Il modello integrato di Unipol nella mobilità
Elemento distintivo del gruppo Unipol Assicurazioni è il modello integrato che unisce assicurazioni auto, noleggio a lungo termine e servizi alla mobilità.
La struttura comprende società specializzate come
UnipolRental
UnipolService
UnipolGlass
UnipolAssistance
Gli accordi sono gestiti internamente, con controllo diretto di costi e qualità lungo la filiera dei servizi auto.
Unipol è oggi il primo operatore italiano nel ramo auto con circa 8,5 milioni di clienti assicurati. UnipolRental si colloca tra il quinto e sesto player del noleggio a lungo termine, con circa 120.000 veicoli in flotta.
Gli interventi annui gestiti tra meccanica, carrozzeria e pneumatici arrivano a circa 700.000 operazioni.
Carrozzerie convenzionate e gestione sinistri
Nel modello Unipol, UnipolService rappresenta il presidio della rete riparativa convenzionata e la garanzia di continuità operativa.
Per le carrozzerie convenzionate significa volumi di lavoro programmabili e processi standardizzati. L’obiettivo è fornire servizi di qualità a costi certi, in una logica di corresponsabilità verso il cliente finale.
Oggi una vettura su due tra quelle assicurate dal gruppo viene canalizzata verso le strutture convenzionate in caso di sinistro o intervento tecnico.

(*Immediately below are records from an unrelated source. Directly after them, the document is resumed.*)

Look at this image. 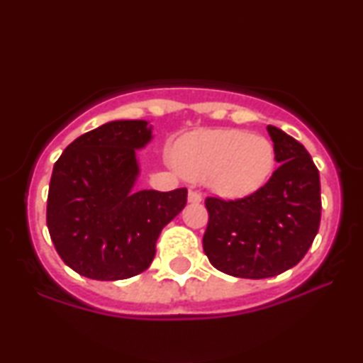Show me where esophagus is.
I'll return each instance as SVG.
<instances>
[{"instance_id": "34e87169", "label": "esophagus", "mask_w": 363, "mask_h": 363, "mask_svg": "<svg viewBox=\"0 0 363 363\" xmlns=\"http://www.w3.org/2000/svg\"><path fill=\"white\" fill-rule=\"evenodd\" d=\"M187 199H189V203H199V201H201V194H199V191L189 189V194H187Z\"/></svg>"}]
</instances>
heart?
I'll return each instance as SVG.
<instances>
[{
	"instance_id": "1",
	"label": "heart",
	"mask_w": 363,
	"mask_h": 363,
	"mask_svg": "<svg viewBox=\"0 0 363 363\" xmlns=\"http://www.w3.org/2000/svg\"><path fill=\"white\" fill-rule=\"evenodd\" d=\"M274 147L262 135L242 129H213L186 136L174 150V162L186 177L205 181L216 193L240 198L272 177Z\"/></svg>"
}]
</instances>
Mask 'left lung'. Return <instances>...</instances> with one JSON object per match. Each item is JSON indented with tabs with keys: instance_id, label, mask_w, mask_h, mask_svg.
I'll return each mask as SVG.
<instances>
[{
	"instance_id": "8db88e82",
	"label": "left lung",
	"mask_w": 363,
	"mask_h": 363,
	"mask_svg": "<svg viewBox=\"0 0 363 363\" xmlns=\"http://www.w3.org/2000/svg\"><path fill=\"white\" fill-rule=\"evenodd\" d=\"M280 167L252 194L208 196L203 249L211 264L237 278L277 277L314 242L320 222L319 170L303 145L268 126Z\"/></svg>"
}]
</instances>
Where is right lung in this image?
Returning <instances> with one entry per match:
<instances>
[{
  "label": "right lung",
  "mask_w": 363,
  "mask_h": 363,
  "mask_svg": "<svg viewBox=\"0 0 363 363\" xmlns=\"http://www.w3.org/2000/svg\"><path fill=\"white\" fill-rule=\"evenodd\" d=\"M147 121H112L78 136L54 164L48 228L65 264L91 280L131 278L155 257L162 228L186 206L187 189L135 191L136 148Z\"/></svg>",
  "instance_id": "obj_1"
}]
</instances>
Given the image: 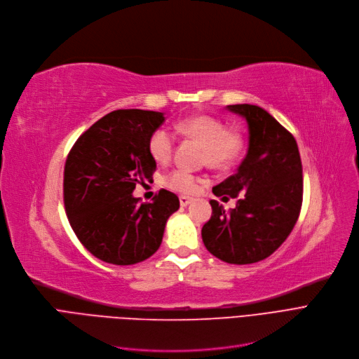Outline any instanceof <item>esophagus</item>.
Returning a JSON list of instances; mask_svg holds the SVG:
<instances>
[{
	"label": "esophagus",
	"instance_id": "1",
	"mask_svg": "<svg viewBox=\"0 0 359 359\" xmlns=\"http://www.w3.org/2000/svg\"><path fill=\"white\" fill-rule=\"evenodd\" d=\"M191 200H193L191 197H187V196H181V197H180V204H181V206H182V208H185V206H189V204L191 203Z\"/></svg>",
	"mask_w": 359,
	"mask_h": 359
}]
</instances>
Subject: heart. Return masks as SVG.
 Instances as JSON below:
<instances>
[{
    "instance_id": "1",
    "label": "heart",
    "mask_w": 359,
    "mask_h": 359,
    "mask_svg": "<svg viewBox=\"0 0 359 359\" xmlns=\"http://www.w3.org/2000/svg\"><path fill=\"white\" fill-rule=\"evenodd\" d=\"M177 133L203 144V162L213 169L229 168L240 158L244 140L236 130H229L219 118L200 114L184 118L175 124ZM175 144L174 134L166 128H156L150 134L147 149L150 156L165 163L172 156ZM198 177L184 168H175L165 177V185L178 193H193L197 189Z\"/></svg>"
}]
</instances>
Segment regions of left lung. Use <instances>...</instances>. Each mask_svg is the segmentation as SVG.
Listing matches in <instances>:
<instances>
[{
    "mask_svg": "<svg viewBox=\"0 0 359 359\" xmlns=\"http://www.w3.org/2000/svg\"><path fill=\"white\" fill-rule=\"evenodd\" d=\"M248 124V150L236 172L213 189L216 197L238 198L225 212L210 200L212 217L203 243L219 260L251 264L267 259L292 232L302 206V163L297 140L260 107L228 105Z\"/></svg>",
    "mask_w": 359,
    "mask_h": 359,
    "instance_id": "1",
    "label": "left lung"
}]
</instances>
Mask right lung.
Wrapping results in <instances>:
<instances>
[{
  "mask_svg": "<svg viewBox=\"0 0 359 359\" xmlns=\"http://www.w3.org/2000/svg\"><path fill=\"white\" fill-rule=\"evenodd\" d=\"M165 121L162 112L118 109L84 131L64 166V208L68 222L96 259L128 266L161 247L168 217L180 209L178 197L161 190L151 203L133 197L150 180L156 162L150 134Z\"/></svg>",
  "mask_w": 359,
  "mask_h": 359,
  "instance_id": "1",
  "label": "right lung"
}]
</instances>
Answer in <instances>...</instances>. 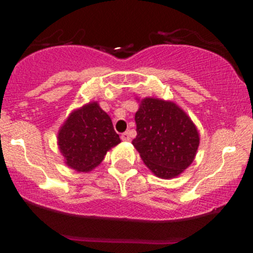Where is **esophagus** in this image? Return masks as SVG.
<instances>
[{
    "instance_id": "obj_1",
    "label": "esophagus",
    "mask_w": 253,
    "mask_h": 253,
    "mask_svg": "<svg viewBox=\"0 0 253 253\" xmlns=\"http://www.w3.org/2000/svg\"><path fill=\"white\" fill-rule=\"evenodd\" d=\"M121 139H123L124 141H130V135L128 132H125L121 134Z\"/></svg>"
}]
</instances>
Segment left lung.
<instances>
[{
  "label": "left lung",
  "mask_w": 253,
  "mask_h": 253,
  "mask_svg": "<svg viewBox=\"0 0 253 253\" xmlns=\"http://www.w3.org/2000/svg\"><path fill=\"white\" fill-rule=\"evenodd\" d=\"M136 136L132 144L159 178H175L195 159L200 133L189 115L172 101L138 100Z\"/></svg>",
  "instance_id": "8db88e82"
}]
</instances>
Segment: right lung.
<instances>
[{"label": "right lung", "instance_id": "obj_1", "mask_svg": "<svg viewBox=\"0 0 253 253\" xmlns=\"http://www.w3.org/2000/svg\"><path fill=\"white\" fill-rule=\"evenodd\" d=\"M57 139L64 163L78 172L95 169L107 152L121 143L110 117L97 101L72 110L58 130Z\"/></svg>", "mask_w": 253, "mask_h": 253}]
</instances>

Un dato che ha impatto diretto su occupazione e stabilità della filiera riparativa.
Parco auto italiano vecchio e poco utilizzato
Le analisi dell’Urban Mobility Council, think tank creato da Unipol nel 2022, descrivono un parco circolante italiano anziano, con età media di circa 13 anni.
Oltre all’età, pesa il basso utilizzo. Molte vetture restano ferme fino all’80% del tempo, soprattutto quelle più vecchie. L’aumento dei prezzi delle auto nuove e la resistenza verso l’innovazione tecnologica contribuiscono ad allungare il ciclo di vita dei veicoli.
Noleggio a lungo termine: crescita distorta
Secondo le proiezioni Isfort, nei prossimi vent’anni le auto di proprietà saranno sempre più concentrate tra gli utenti over 64, delineando un parco in progressiva dismissione. Le nuove generazioni mostrano minore interesse verso l’auto privata e la patente.
Il mercato italiano resta quindi un mercato auto maturo di sostituzione, con diffusione limitata dei BEV intorno al 5%, anche per carenze infrastrutturali.
La crescita del noleggio a lungo termine nel 2025 è risultata sbilanciata.
Le società captive dei costruttori hanno registrato un +61% grazie a immatricolazioni di veicoli a chilometri zero
I player non captive come UnipolRental, Arval e Ayvens hanno segnato un calo del 16%
Secondo Roserba, questa dinamica non indica una vera espansione della domanda, ma un riassetto interno a un mercato del noleggio ormai maturo.